PAGE TEXT:
Newsrooms in revolt, bosses in country houses
There’s an excellent, wonderfully sarcastic piece in today’s New York Times about the gap between the sacrifices made by media staff and the lives lived by their bosses.
It is headlined: Newsrooms are in revolt. The bosses are in their country houses.
It begins with the lament that since golf caddies are not presently at work, media moguls on Long Island have to pull their own clubs around, “which is just the kind of sacrifice that the coronavirus has brought to East Hampton”. Nice.
The paper notes that while New York’s media business “appears to be in endless decline”, it is still the stage for cultural conflict.
Top figures at the NYT, ABC News and others have been forced to resign for missing not just the public mood, but the mood of their own staff.

TASKS FOR THIS EXERCISE:
1. List every geographic place named in the passage on newsroom revolt, excluding any that appear only within the name of a newspaper.
2. From the passage on newsroom revolt, write out the text from "It begins with" up to and including "their own staff.", replacing "East Hampton" with "Southampton".
3. Write the next part of the passage on newsroom revolt, continuing from the point at which it stops.
The rows come from a source separate from the passage on newsroom revolt.

GIVEN ENTRIES:
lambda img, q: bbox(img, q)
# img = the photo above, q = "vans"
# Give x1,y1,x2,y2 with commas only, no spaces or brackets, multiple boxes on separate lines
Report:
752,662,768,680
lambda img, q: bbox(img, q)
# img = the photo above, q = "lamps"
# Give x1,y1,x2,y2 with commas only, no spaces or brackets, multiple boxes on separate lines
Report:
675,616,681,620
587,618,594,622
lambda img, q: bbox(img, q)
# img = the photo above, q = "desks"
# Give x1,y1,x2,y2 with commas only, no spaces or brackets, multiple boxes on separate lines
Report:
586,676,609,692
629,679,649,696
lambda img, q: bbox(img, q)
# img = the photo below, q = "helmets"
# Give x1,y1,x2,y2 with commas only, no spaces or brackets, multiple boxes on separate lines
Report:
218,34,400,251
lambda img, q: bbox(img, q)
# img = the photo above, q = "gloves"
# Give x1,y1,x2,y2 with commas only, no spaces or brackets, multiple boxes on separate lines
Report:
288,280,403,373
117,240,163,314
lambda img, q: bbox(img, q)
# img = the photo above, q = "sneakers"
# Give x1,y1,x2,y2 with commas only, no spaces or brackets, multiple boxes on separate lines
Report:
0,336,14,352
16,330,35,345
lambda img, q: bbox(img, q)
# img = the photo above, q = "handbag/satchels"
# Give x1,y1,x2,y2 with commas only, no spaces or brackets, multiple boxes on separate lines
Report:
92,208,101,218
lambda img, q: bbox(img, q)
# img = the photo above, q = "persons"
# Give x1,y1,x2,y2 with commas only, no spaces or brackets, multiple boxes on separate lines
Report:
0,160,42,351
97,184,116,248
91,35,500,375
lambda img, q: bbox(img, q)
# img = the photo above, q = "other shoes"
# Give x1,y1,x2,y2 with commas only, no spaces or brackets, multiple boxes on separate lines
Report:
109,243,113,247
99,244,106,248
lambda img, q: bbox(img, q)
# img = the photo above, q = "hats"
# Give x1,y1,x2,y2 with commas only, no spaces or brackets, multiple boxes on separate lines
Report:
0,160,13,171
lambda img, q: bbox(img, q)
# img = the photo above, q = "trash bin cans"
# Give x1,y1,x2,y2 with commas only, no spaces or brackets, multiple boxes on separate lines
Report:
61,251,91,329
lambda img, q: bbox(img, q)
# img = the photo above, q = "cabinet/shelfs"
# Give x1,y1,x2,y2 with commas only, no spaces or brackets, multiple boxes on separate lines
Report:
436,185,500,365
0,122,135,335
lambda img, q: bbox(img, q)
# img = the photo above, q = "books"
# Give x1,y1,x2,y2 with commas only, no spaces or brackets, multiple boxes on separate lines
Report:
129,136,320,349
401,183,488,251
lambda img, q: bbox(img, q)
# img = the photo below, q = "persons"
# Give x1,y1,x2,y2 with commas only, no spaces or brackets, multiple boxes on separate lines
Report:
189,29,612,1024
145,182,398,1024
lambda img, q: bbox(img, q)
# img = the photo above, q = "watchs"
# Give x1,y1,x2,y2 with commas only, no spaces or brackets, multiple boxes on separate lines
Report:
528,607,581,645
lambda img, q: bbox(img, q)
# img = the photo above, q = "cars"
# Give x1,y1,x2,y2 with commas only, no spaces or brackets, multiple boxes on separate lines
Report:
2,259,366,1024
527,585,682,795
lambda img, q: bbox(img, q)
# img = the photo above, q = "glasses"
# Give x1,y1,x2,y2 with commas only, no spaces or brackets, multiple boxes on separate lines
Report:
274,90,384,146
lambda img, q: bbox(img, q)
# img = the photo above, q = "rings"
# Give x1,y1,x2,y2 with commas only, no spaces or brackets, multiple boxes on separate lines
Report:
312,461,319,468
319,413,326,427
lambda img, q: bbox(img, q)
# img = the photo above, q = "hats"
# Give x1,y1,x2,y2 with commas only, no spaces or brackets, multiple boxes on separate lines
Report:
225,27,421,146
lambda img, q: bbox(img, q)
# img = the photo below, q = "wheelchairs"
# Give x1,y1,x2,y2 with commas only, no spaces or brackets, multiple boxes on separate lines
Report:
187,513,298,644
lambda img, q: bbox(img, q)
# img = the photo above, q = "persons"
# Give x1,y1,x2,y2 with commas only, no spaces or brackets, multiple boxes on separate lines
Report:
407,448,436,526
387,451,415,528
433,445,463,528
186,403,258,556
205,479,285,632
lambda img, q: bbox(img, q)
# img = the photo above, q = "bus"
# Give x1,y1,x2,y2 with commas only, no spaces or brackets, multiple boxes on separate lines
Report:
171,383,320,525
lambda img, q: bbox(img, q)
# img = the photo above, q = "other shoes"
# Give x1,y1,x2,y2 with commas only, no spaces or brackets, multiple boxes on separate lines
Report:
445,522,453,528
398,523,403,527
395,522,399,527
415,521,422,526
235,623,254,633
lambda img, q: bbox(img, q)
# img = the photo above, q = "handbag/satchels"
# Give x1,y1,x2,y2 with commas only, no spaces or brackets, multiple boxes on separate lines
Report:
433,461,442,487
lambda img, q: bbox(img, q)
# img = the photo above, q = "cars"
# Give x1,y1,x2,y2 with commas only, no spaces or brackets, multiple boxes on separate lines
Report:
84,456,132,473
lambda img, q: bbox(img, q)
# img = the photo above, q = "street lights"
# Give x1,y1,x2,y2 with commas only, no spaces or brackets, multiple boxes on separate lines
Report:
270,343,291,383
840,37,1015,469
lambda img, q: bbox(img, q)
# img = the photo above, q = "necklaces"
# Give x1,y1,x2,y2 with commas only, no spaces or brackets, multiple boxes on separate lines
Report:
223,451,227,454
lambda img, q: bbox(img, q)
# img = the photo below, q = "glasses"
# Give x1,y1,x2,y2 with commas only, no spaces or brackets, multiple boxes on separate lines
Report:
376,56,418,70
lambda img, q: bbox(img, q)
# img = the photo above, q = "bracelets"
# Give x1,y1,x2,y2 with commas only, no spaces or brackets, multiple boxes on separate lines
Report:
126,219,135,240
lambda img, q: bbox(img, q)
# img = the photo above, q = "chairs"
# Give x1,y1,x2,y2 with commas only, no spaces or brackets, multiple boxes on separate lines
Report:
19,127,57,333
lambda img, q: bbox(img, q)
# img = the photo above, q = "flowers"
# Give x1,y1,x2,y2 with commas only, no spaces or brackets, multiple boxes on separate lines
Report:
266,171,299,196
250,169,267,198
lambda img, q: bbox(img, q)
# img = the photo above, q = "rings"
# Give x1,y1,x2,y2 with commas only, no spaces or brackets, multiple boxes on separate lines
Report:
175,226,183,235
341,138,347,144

ANSWERS TO THE EXERCISE:
1. Long Island, East Hampton, New York

2.
It begins with the lament that since golf caddies are not presently at work, media moguls on Long Island have to pull their own clubs around, “which is just the kind of sacrifice that the coronavirus has brought to Southampton”. Nice.
The paper notes that while New York’s media business “appears to be in endless decline”, it is still the stage for cultural conflict.
Top figures at the NYT, ABC News and others have been forced to resign for missing not just the public mood, but the mood of their own staff.

3.
The departures were driven by employees who believe the media groups “internal cultures don’t mirror the progressive and anti-racist values they sell”.
This is a revolution in the way the media business operates I think. Top editors don’t typically get held to account when things go wrong (they blame the reporters).
And until recently, rowdy opinions that departed from a newspaper’s actual view of the world were all part of the fun. Freedom of speech topped other concerns – certainly the desire of staff or indeed readers not to be offended.
That’s plainly changing and it is one for bosses to watch.